Au rythme et au son du Beau
Danube Bleu, les couples virevoltent, s’étourdissent et s’enivrent de leurs
tourbillons gracieux que les travellings circulaires de la caméra amplifient
encore de manière vertigineuse. Débordants de vitalité, les corps envahissent
le cadre avec cette faculté d’illustrer, dans un mélange de vie et d’euphorie, la
grâce et la légèreté. Les robes se bouffent et se frôlent, les queues-de-pie et
les hauts-de-forme tournoient avec élégance, les tailles cambrées, toujours en
équilibre, glissent vers l’avant, sans jamais pouvoir s’arrêter.

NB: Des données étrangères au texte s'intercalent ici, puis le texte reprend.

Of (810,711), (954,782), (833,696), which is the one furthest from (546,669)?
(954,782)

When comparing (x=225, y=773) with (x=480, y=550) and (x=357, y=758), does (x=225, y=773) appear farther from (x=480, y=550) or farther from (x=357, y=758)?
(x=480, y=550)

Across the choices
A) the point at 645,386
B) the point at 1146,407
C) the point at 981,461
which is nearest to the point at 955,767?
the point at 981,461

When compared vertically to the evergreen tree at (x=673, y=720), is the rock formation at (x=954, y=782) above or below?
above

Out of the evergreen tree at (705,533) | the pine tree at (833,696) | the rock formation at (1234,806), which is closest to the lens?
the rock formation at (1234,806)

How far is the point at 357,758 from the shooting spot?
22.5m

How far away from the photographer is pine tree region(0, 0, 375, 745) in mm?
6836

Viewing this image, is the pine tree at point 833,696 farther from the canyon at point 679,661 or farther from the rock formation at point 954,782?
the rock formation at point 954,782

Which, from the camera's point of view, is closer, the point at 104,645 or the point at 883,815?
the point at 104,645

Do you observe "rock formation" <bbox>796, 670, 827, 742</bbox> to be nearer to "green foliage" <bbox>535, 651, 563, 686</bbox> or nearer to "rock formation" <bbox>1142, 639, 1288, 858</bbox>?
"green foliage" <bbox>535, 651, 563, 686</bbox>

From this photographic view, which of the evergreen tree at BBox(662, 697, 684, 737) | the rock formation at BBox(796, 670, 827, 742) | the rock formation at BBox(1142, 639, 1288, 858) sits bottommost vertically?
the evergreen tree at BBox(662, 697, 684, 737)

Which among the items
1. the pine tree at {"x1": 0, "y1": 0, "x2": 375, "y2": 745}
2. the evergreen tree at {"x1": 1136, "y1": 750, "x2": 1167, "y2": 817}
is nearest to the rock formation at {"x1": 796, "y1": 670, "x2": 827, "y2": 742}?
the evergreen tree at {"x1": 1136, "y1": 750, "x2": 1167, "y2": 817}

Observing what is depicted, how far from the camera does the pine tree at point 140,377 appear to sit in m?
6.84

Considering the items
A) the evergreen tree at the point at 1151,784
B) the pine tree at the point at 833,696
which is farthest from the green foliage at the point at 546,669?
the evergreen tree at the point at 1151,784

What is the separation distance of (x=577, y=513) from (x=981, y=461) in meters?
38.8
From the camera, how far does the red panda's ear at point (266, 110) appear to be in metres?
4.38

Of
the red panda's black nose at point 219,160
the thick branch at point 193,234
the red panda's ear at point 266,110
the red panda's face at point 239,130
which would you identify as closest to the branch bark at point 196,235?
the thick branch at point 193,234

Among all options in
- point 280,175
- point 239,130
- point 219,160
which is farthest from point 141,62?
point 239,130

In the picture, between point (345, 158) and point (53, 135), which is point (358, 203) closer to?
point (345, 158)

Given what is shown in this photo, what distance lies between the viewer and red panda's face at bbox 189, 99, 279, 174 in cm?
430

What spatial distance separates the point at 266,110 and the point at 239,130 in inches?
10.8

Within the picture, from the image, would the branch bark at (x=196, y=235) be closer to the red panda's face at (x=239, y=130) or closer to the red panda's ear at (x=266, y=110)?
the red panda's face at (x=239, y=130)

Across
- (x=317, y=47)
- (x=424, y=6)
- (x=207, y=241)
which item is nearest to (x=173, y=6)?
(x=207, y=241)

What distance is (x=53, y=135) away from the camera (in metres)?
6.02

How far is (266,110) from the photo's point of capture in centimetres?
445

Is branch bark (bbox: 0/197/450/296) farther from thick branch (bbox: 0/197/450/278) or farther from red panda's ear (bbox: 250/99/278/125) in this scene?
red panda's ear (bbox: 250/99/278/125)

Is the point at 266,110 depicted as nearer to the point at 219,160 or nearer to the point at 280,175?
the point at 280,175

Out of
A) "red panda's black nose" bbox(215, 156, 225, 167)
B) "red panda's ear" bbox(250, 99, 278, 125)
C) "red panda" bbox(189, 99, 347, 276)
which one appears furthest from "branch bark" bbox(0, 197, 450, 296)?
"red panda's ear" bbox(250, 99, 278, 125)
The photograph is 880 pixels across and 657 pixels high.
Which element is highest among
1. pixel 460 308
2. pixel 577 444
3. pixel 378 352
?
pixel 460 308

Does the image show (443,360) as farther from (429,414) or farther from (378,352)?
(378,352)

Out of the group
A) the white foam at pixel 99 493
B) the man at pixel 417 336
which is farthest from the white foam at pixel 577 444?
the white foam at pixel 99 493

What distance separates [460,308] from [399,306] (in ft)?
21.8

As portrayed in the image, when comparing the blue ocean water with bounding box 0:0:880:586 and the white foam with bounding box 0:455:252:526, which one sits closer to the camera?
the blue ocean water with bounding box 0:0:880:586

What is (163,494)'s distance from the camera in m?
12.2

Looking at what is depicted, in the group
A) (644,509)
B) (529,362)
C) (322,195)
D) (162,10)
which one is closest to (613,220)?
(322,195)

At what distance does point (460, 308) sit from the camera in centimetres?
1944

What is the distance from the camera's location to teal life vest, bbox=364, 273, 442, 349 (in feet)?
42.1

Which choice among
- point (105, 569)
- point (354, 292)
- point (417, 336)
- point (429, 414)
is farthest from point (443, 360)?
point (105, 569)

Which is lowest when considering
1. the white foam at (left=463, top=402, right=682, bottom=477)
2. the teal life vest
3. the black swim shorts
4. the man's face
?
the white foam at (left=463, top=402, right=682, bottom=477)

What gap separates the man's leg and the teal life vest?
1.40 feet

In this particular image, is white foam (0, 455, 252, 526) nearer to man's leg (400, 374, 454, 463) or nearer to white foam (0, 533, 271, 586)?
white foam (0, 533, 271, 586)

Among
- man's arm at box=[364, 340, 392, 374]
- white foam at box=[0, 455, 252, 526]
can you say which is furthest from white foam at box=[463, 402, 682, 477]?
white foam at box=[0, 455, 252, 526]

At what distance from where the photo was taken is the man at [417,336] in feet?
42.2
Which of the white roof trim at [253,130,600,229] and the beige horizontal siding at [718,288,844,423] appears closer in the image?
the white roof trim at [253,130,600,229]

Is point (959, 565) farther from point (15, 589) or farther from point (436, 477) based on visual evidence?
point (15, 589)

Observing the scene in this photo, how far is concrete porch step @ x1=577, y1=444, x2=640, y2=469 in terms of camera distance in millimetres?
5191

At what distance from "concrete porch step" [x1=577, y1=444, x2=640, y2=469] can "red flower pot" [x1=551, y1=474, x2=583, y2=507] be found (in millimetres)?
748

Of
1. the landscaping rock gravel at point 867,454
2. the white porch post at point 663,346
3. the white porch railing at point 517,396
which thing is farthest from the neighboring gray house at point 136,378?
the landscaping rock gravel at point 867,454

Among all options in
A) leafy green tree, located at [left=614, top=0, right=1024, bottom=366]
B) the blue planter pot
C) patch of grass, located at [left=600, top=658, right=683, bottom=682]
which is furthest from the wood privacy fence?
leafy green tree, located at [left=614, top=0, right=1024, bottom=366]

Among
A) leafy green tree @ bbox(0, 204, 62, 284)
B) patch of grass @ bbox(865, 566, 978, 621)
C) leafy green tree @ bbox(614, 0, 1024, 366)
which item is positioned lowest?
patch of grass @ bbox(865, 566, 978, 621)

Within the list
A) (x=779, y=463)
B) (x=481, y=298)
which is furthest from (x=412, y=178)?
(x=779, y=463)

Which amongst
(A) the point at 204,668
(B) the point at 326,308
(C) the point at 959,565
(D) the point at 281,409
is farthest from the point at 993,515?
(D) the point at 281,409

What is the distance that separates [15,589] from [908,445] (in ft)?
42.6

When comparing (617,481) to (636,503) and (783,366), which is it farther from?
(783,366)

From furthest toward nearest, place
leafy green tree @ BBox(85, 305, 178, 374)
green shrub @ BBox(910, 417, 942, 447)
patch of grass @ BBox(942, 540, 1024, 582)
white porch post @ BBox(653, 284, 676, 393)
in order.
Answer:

Tous ces
couples ont un air de famille, quels que soient leurs costumes ou leurs toilettes.
Les images ainsi créées savent revêtir toute l’ampleur désirée, avec ce sens de
l’espace dont le réalisateur avait déjà fait preuve dans Thunderbolt and
Lightfoot (1976) et The Deer Hunter (1978) lorsqu’il s’agissait de
filmer des personnages en les intégrant dans un décor majestueux, qu’il soit
naturel ou urbain. Ici, sur cette esplanade de l’Université Harvard à Cambridge
(Massachussetts), les diplômés de la promotion 1870 fêtent leur réussite dans
les rotations étourdissantes d’une valse, autour du grand arbre central du
prestigieux établissement. Dans Heaven’s Gate (1980), la mise en scène
du réalisateur ne se contente pas de rassembler des foules devant la caméra,
d’en tirer une impressionnante chorégraphie, mais donne aussi à voir une
manière de faire frémir l’espace, de galvaniser une jeunesse en représentation,
à laquelle le monde ouvre les bras. Qu’est cette valse viennoise, sinon la
représentation du sentiment d’appartenance d’une classe sociale privilégiée qui
se sait destinée à prendre en main l’avenir, forcément épanoui, d’un pays tout
juste sorti des horreurs de la guerre civile ? Sûrs de leur pouvoir et de leur
rayonnement, ces hommes à l’éthos aristocratique immuable - Harvard ne s’ouvrira
aux femmes qu’en 1879 - veulent forger dans le mouvement leur propre destin. Michael
Cimino fait de la musique et de la danse, comme dans le bal des citoyens
d’origine russe de Clairton qui ouvre The Deer Hunter, un facteur d’intégration
d’un collectif inévitablement endogame. Le plus viscontien et le plus fordien
des réalisateurs américains sait que l’identité culturelle et sociale d’un
individu est consubstantielle à celle de sa communauté et réciproquement. Mais,
en dépit de cette allégresse teintée d’insouciance, Michael Cimino se
questionne déjà sur la pertinence de toutes ces certitudes. Dans la séquence
précédente, le tout jeune diplômé William Irvine (John Hurt) n’a-t-il pas
dit : « Nous renonçons à toute velléité de changement, en conséquence nous
estimons que l’ensemble s’agence assez bien ». Ainsi, si les couples dansent en
cercles concentriques en une forme de rituel ample et solennel, ils matérialisent
aussi un monde replié sur ses convictions, tournant sur lui-même, véritable «
métaphore d’une situation fermée, oppressante, sans espoir, suffocante, car
sans ouverture vers l’extérieur »[1].
Seul un danseur, James Averill (Kris Kristofferson au centre du photogramme), tentera de rompre la
malédiction de cette géométrie ivre d’elle-même.